▶ _YANG HARUS DIBUAT_
Tulis lanjutan teks tentang pernikahan yang terasa mulai renggang, dimulai tepat setelah kalimat terakhirnya.

▶ _TEKS SUMBER_
Tuhan begitu jeli. Bukan begitu, Sayang?
Dari miliaran manusia di bawah matahari, Ia mempertemukan kita. Benar, aku tak pernah merasa 'menemukan'-mu. Kau juga tentu tak merasa menemukanku. Kita tidak pernah saling hilang, jadi mustahil kita saling menemukan. Lalu, kita setuju bahwa kita dipertemukan. Terpujilah Dia.
Aku tidak sedang terburu-buru saat memintamu menikah denganku. Aku merasa siap, dan ternyata kau juga. Lalu kita menikah, mengucapkan janji sehidup semati, dalam untung dan malang, susah dan senang.
Aku benar-benar menikmati peranku sebagai suamimu. Setidaknya saat itu.
Jangan salah paham. Hingga kini aku bersyukur hidup berdua denganmu.
Namun rasanya, seolah ada yang hilang di antara kita.
Setelah lima tahun, kau dan aku seolah menjalani segalanya dengan teramat hati-hati dan serius. Aku sibuk dengan pekerjaanku, kau sibuk dengan peranmu. Kita saling menyapa seadanya, saling menelepon saat-saat genting, dan percakapan-percakapan yang kita lakukan seolah terlalu direncanakan. Tidak sesantai dulu.
Kau tahu?

▶ _DATA YANG DIBERIKAN_
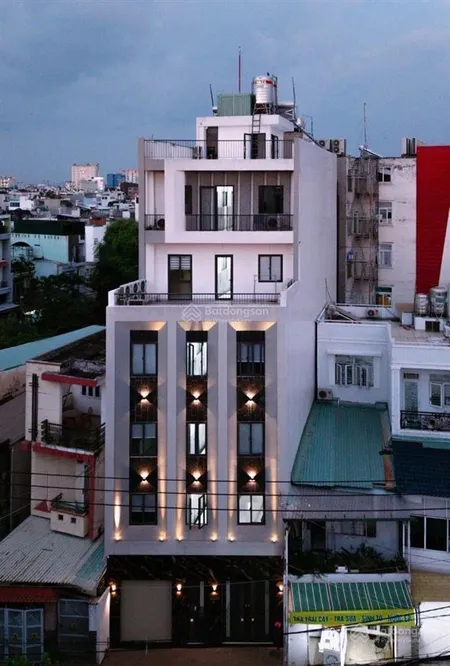 Bán toà nhà siêu vip 8 tầng sát mặt tiền hẻm xe tải 75 chdv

▶ _HASIL LATIHAN_
Aku RINDU kita yang dulu. Yang saling menggoda atau saling cari perhatian. Dulu, kau akan iseng meneleponku. Saat kuangkat, kau akan teriak sekuat tenaga hingga rasanya lobang telingaku akan terbakar. Tapi aku menyukainya. Siang hari, kau akan mengirimiku pesan singkat. "Jangan lupa makan. Nanti mati!" Terdengar seram, tapi aku menyukainya. Lalu saat kita bertemu di malam hari, aku akan mengaku bahwa sebenarnya aku terlalu tampan untuk wanita pesek sepertimu dan berharap anak-anak kita akan mirip denganku. Kau akan terbahak sekuat tenaga---kau tak merasa perlu bersikap anggun---dan berkata, "Well, hanya wanita pesek ini yang mau menerimamu jadi pacarnya."
Sayang, tulisan ini sudah cukup panjang.
Intinya, aku menyukai kita yang lima tahun lalu. Yang saling melempar candaan, saling menggoda, saling mencium dengan membara. Aku merindukan kita yang tidak perlu memilih kata-kata untuk diucapkan ke satu sama lain. Aku merindukan kita yang hobi berpegangan tangan, saling mencubit pinggang, dan saling menertawakan.
Bisakah kita melakukannya lagi?
Oh ya. Aku selalu mencintaimu.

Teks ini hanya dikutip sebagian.